Кюре сказал то, что он думал, тоном, какой очень нравился его прихожанам. Он всегда говорил прямо и строго, никого не щадя.
Элия почувствовал, что он не может продолжить разговор, не сказав об истинной причине, которая понуждает его проклинать небо: о Марии Карминелла. Но об этом он не хотел говорить. Особенно дону Сальваторе.
Кюре прервал его мысли.
— Только в последний день нашей жизни можно сказать, были ли мы счастливы, — произнес он. — А до тех пор надо пытаться жить как можно лучше. Следуй своей дорогой, Элия. Вот и все.
— Которая не ведет меня никуда, — пробормотал Элия, поглощенный мыслями о Марии.
— Это другое дело. Совсем другое дело, и если ты не найдешь иного пути, ты будешь виновен сам.
— Виновен в чем? Я проклят, вот что!
— Виновен, — повторил дон Сальваторе, — виновен в том, что не достиг в жизни того, чего мог достичь. Забудь об удаче. Забудь о судьбе. И борись, Элия. Борись. До конца. Потому что пока ты еще ничего не сделал.

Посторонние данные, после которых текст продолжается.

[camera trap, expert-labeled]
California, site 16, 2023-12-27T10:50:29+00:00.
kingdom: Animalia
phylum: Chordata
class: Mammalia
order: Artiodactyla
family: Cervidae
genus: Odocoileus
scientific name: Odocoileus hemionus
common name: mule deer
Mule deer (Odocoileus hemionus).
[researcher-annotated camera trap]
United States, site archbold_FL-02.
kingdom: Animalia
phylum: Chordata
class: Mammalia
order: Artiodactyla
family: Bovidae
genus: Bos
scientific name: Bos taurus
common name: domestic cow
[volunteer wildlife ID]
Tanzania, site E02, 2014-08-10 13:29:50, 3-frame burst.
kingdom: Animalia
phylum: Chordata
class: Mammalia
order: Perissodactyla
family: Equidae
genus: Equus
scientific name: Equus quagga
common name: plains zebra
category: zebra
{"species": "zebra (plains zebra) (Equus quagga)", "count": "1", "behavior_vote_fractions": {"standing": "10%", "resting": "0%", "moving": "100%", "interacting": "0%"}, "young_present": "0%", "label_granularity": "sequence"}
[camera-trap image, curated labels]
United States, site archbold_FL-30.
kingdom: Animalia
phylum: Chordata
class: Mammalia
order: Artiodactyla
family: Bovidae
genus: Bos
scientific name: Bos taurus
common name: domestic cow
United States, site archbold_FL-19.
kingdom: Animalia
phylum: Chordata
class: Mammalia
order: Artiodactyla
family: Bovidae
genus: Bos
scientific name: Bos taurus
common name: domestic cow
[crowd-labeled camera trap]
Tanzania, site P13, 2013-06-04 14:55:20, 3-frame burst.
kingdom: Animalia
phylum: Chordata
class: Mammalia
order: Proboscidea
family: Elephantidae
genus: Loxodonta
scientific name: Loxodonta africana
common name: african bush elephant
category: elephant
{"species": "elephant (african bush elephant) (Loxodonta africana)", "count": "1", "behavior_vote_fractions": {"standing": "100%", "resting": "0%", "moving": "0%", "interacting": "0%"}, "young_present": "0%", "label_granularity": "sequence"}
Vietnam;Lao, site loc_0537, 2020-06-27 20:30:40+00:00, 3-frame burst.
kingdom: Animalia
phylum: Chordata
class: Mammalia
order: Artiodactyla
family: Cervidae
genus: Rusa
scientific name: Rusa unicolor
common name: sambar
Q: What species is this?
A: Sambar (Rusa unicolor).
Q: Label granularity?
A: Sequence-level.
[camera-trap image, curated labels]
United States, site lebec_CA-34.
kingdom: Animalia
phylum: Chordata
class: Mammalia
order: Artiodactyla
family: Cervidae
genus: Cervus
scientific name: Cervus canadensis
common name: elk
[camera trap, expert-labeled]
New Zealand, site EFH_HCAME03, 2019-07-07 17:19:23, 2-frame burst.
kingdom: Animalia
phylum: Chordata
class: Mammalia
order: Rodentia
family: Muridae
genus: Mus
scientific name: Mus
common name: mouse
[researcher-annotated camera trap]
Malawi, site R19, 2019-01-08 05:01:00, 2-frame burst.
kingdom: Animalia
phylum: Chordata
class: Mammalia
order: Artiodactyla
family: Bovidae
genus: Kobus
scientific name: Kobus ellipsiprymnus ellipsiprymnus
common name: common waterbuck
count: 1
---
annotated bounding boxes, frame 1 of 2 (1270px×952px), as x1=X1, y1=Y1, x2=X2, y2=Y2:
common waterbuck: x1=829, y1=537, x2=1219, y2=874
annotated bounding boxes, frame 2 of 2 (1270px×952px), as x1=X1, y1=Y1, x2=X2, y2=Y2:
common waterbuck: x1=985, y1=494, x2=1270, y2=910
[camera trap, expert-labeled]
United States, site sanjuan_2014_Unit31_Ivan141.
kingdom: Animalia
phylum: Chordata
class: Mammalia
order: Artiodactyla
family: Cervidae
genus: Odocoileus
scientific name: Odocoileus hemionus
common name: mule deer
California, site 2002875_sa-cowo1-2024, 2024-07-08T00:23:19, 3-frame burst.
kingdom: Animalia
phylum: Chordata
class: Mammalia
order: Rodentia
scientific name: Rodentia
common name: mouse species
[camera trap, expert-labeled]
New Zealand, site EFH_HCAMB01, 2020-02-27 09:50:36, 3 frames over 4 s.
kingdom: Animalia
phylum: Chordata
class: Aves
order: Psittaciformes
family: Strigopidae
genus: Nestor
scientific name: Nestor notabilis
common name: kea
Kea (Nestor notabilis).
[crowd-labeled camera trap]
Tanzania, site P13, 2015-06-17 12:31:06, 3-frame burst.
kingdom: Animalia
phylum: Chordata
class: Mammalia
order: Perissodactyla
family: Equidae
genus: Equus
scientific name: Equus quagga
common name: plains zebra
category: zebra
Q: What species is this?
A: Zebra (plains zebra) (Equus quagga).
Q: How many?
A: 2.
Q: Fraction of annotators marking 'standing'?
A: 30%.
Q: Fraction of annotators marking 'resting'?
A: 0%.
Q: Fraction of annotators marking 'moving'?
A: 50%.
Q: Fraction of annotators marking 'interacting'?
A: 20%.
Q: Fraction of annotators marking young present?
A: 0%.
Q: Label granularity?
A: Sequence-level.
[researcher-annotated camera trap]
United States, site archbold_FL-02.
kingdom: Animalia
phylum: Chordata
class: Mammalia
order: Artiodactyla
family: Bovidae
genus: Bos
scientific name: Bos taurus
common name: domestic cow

С этими словами дон Сальваторе, потрепав своей морщинистой рукой калабрийского крестьянина Элию по плечу, удалился. Элия заново продумал его слова. Кюре прав. Он, Элия, ничего не сделал в своей жизни. Ничего. Его первым мужским поступком была встреча с доном Гаэтано, когда он решил просить у него руки Марии, и даже туда он пришел, опустив голову, словно заранее побитый. Кюре прав. Он ничего не сделал. Но у него есть время попытаться. Сидя в одиночестве на террасе «Да Пиццоне», он машинально крутил ложечку в чашке с кофе и с каждым витком, словно загипнотизированный, твердил:
— Мария… Мария… Мария…
После разговора с доном Сальваторе Элия решил попытаться жить иначе. Во всяком случае, выбора у него не было. Он уже не спал. Ни с кем не разговаривал. Он понимал, что, если так будет продолжаться, он окончательно сойдет с ума и бросится со скалы в море, а оно не возвращает тела. Он не знал, как ему встретиться с Марией наедине. Он не мог подойти к ней ни на пляже, ни в кафе. Рядом с ней всегда кто-нибудь был. И тогда он поступил так, как поступают убийцы или же совсем отчаявшиеся: как-то, когда она возвращалась с покупками, он, словно тень, пошел за ней. И когда она вошла в улочку старой деревни, где только дремали несколько кошек, он догнал ее, схватил за руку и, глядя на нее лихорадочным взглядом, проговорил:
— Мария…
— Что тебе надо? — сразу же обрезала она его, даже не вздрогнув от неожиданности, словно заранее почувствовала его за своей спиной.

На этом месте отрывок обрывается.